-- Exercise objective --
Rewrite the lines starting with the line that contains "From the scene" and going on through the line that contains "which is farthest from (x=383, y=121)?", requests included, but scale every number in the answers (box edges, point coordinates and distances) by 2.5. Round each result to as many decimal places as the original number had, rounding halves up.

[Stored dataset items]
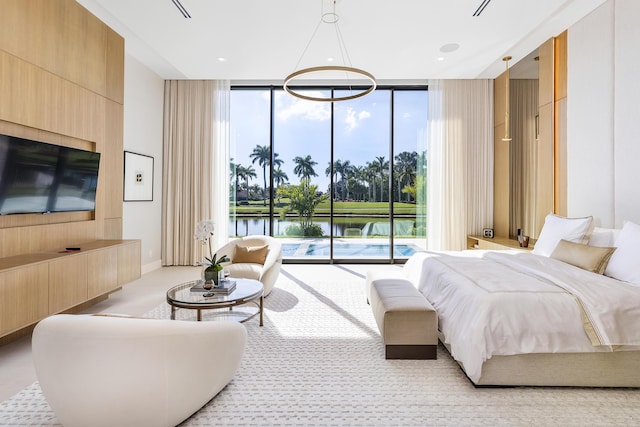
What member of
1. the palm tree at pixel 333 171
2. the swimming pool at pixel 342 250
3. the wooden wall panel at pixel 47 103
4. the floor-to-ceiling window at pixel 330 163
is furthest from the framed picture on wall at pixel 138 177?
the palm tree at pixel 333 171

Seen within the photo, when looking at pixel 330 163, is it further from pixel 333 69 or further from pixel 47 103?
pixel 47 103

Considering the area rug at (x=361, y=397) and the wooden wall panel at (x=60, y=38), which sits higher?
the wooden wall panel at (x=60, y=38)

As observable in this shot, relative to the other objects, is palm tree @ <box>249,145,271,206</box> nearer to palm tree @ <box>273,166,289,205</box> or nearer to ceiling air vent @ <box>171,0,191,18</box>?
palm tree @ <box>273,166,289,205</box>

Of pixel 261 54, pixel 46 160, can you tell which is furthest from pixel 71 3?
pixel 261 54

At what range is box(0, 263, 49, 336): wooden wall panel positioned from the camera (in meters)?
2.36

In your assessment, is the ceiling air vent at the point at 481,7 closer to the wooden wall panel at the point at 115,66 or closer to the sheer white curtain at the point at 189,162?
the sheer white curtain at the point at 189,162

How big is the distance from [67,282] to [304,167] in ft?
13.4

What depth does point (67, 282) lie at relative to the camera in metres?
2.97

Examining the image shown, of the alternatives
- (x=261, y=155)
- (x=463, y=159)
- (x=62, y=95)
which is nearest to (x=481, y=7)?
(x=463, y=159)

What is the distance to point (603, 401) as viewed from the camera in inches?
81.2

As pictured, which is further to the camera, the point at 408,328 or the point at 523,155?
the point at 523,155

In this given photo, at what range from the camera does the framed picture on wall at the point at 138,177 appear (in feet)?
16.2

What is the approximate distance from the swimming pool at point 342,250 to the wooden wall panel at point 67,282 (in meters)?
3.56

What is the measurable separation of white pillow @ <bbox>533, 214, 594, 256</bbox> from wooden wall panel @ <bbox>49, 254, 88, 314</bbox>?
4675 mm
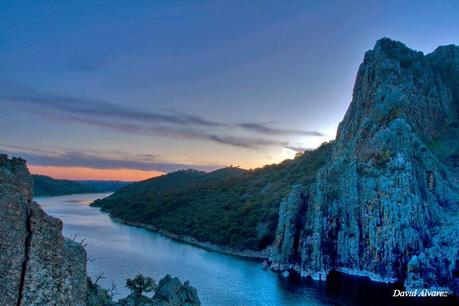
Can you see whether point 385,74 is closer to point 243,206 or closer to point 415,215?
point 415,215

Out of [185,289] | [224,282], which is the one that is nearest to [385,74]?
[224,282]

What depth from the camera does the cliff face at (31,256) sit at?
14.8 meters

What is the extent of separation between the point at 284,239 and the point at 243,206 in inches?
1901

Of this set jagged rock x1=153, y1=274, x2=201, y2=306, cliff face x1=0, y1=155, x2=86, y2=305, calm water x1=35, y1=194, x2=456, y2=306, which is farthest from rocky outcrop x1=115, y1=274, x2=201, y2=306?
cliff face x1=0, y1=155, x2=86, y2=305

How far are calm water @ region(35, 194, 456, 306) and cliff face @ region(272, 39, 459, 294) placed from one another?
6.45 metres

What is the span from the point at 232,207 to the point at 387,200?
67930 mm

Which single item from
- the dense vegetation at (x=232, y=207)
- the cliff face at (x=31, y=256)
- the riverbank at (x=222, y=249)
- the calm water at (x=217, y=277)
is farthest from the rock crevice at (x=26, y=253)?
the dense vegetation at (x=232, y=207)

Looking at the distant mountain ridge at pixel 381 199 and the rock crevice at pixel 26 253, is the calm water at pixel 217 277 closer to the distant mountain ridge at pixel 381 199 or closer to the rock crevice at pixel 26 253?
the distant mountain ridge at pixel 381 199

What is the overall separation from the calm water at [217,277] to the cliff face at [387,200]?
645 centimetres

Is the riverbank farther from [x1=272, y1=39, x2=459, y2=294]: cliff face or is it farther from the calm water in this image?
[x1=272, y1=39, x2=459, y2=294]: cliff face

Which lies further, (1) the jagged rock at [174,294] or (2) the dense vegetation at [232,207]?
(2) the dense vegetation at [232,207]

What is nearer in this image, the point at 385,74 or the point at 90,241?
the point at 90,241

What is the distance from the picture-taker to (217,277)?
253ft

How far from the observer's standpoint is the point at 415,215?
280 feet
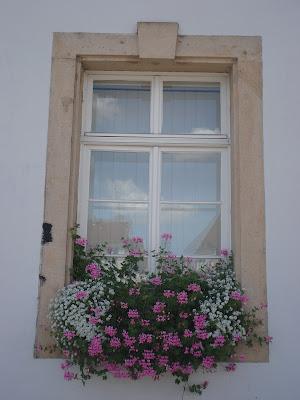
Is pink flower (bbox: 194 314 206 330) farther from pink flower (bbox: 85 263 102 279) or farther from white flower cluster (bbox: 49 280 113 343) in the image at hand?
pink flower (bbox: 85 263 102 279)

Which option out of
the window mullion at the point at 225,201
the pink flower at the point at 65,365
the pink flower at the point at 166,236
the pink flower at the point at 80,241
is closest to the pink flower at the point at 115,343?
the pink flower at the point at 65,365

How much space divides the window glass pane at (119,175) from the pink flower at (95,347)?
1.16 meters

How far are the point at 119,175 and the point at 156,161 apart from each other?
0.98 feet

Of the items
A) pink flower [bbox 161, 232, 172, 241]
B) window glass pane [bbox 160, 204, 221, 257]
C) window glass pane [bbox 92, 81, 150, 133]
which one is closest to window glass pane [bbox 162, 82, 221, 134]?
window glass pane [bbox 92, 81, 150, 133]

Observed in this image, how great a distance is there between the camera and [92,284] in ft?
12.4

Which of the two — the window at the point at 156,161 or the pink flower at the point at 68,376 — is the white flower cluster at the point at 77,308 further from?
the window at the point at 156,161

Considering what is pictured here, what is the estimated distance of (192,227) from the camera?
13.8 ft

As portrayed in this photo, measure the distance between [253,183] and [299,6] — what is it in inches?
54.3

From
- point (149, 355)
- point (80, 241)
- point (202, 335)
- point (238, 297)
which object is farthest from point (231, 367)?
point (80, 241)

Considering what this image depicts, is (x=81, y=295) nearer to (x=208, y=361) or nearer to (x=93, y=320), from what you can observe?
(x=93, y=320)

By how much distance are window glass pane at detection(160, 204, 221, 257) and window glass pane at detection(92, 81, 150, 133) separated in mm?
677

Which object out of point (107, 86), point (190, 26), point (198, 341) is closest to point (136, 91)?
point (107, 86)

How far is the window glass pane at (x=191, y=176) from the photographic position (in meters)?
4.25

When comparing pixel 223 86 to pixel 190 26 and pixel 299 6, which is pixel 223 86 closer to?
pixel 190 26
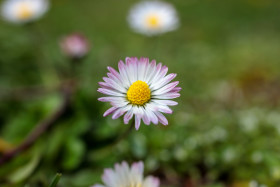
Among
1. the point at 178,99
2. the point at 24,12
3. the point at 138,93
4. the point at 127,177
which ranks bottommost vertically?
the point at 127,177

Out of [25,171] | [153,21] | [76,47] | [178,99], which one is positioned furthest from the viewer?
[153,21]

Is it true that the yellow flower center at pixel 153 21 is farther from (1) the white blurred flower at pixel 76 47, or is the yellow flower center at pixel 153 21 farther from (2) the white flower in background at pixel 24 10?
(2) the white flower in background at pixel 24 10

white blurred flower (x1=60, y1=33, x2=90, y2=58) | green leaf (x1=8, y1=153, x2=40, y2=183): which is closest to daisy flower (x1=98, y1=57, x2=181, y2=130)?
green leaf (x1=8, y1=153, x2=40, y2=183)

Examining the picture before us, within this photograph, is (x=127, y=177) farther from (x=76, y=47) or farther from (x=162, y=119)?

---

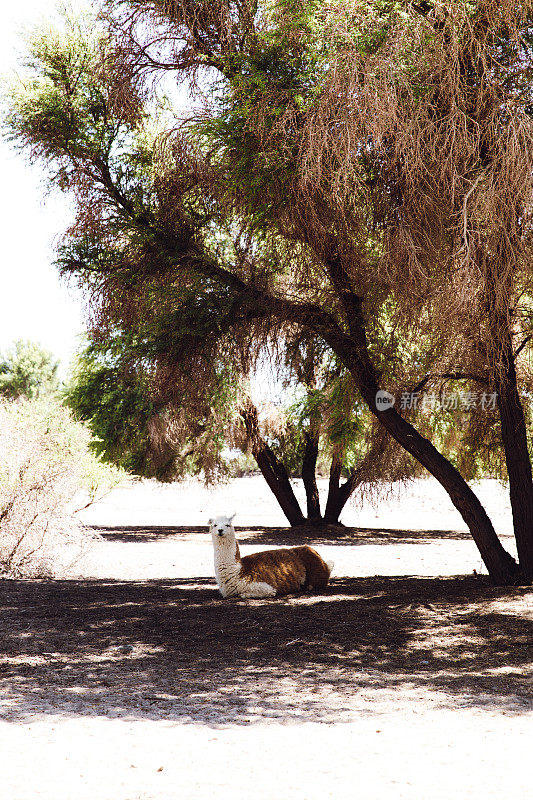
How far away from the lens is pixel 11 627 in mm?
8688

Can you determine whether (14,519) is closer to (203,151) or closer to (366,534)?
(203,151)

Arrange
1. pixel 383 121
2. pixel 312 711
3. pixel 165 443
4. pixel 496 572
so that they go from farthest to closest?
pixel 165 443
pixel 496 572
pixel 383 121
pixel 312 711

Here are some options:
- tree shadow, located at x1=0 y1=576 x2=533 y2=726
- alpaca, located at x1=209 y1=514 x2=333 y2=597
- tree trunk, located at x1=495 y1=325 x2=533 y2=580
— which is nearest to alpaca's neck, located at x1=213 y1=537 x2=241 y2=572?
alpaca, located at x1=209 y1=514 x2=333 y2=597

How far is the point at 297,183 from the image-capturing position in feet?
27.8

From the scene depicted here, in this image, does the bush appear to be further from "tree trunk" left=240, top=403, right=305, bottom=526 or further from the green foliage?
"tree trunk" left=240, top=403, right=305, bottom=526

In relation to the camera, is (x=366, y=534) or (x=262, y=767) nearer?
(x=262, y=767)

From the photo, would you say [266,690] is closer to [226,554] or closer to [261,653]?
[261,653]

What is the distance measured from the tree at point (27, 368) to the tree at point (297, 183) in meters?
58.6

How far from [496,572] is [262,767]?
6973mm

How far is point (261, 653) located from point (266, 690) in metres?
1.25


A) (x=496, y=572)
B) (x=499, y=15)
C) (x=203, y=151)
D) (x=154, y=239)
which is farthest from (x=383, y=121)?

-- Answer to the exercise --
From the scene depicted here, in this image, does the bush appear to be further from "tree trunk" left=240, top=403, right=305, bottom=526 or further from the green foliage?
"tree trunk" left=600, top=1008, right=763, bottom=1315

In relation to the camera, is (x=366, y=534) or (x=262, y=767) nearer?
(x=655, y=1918)

From the photo, would you say [266,690] is closer to [226,554] or closer to [261,653]?
[653,1633]

What is the distance measured from the tree at point (27, 368) to the tree at point (297, 183) in meters?
146.5

How far from [496,572] is [262,767]?
17433mm

How far is point (261, 653) located from point (266, 690) in metres?
3.13


A) (x=496, y=572)
B) (x=499, y=15)
C) (x=203, y=151)
D) (x=154, y=239)
which is farthest from (x=383, y=121)?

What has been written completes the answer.